Summary: A Sermon on Communion
A Chiclet and a Thimble
You know, I don’t feel old. In fact, I consider myself to be quite young. But you really start to feel your age when some of the things and events you grew up with start showing up on the history channel. When I went back to college at 38, I took a few history courses and I had a distinct advantage over some of the 18 and 19 year old students because all they could do was read about the events of the 60s, 70s and 80s, but I lived through many of them. Maybe that’s why many of the other students wanted to study with me. Sometime around my 40th birthday, my sister in law sent me an e-mail that many of you may have seen regarding those who entered college in 2003 and will, hopefully, graduate next May. I received a similar e-mail before. I think it comes out every year just to remind us how old we’re getting. The message relays many of the things the class of 2007 could not remember or relate to because of their age. Here are a few of them:
-They were 6 when the Soviet Union broke apart and do not remember the Cold War.
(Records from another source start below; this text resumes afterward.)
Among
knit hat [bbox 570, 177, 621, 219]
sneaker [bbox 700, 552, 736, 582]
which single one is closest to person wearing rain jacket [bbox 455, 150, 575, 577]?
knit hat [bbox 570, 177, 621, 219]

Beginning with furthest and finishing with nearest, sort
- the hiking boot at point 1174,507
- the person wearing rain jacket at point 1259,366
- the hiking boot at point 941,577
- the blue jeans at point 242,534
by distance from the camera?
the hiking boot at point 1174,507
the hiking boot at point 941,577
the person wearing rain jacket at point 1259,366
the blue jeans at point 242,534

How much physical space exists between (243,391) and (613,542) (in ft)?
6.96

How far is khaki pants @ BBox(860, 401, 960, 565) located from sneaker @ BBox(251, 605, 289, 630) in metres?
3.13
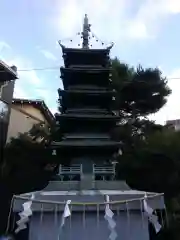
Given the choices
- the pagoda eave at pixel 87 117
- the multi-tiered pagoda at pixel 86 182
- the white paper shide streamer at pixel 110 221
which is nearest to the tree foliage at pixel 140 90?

-Tiananmen Square means nothing to them.
-Bottle caps have always been screw off and plastic.
-They have no idea what a cloth baby diaper is.
-They may have never heard of an 8 track.
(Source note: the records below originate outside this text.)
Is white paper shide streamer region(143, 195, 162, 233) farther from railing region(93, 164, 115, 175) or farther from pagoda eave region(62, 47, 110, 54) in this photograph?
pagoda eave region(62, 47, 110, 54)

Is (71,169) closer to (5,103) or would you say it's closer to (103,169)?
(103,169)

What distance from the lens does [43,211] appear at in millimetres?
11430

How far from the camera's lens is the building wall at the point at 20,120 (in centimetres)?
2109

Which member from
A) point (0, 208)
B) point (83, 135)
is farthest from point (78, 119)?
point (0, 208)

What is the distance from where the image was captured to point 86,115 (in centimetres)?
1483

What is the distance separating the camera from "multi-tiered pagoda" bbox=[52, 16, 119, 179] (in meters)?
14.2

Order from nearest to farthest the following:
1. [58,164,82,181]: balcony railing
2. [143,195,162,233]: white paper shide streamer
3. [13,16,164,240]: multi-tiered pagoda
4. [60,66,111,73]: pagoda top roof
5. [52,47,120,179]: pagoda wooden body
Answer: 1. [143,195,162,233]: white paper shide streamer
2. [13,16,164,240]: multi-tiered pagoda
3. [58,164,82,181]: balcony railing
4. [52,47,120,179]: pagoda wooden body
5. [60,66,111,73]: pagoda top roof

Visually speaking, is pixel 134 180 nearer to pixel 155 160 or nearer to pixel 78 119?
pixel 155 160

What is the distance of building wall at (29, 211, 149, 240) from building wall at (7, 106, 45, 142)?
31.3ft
-They have always had an answering machine.
-There have always been VCRs but they have probably never heard of Beta
-Most have never a black and white TV.
-They have always had cable.
For the class of 2007
-Jay Leno has always been on the Tonight Show.
-Popcorn has always been cooked in the microwave.
-They have no idea when or why Jordache jeans were ever cool.
-They have no idea who J.R. was and do not care who shot him.
-To them, Kansas, Chicago, Boston, America, and Alabama are places, not bands...
-There has always been MTV.
This list may make a lot of us remember the past but it’s not the fault of the class of 2007 that they don’t know about these things. They weren’t around to experience them. But, they can read about these things; learn about them; try to understand what they mean. We were not around when Jesus gave us the Lord’s Supper but we can read about it; learn about it; try to understand what it means.
For many of us here today, we gather every week at the Lord’s Table to remember. We might remember the last few hours of freedom that Jesus had on this earth. We might remember a King who washed the feet of the people. We remember Jesus, who died in our place and who washes not just his disciple’s feet, but also their souls. Their feet he washed with water and a towel. Our souls took a lot more. To wash away our sins required his body and blood.
We remember that, after that Passover meal, there was a prayer; a prayer of fear; a prayer of agony. A prayer prayed so passionately that blood dripped from the forehead of our Lord. A prayer that took place while those who were supposed to be the most loyal to him, the ones who loved him the most, were sleeping. We remember a prayer that turned everything over to the will of God.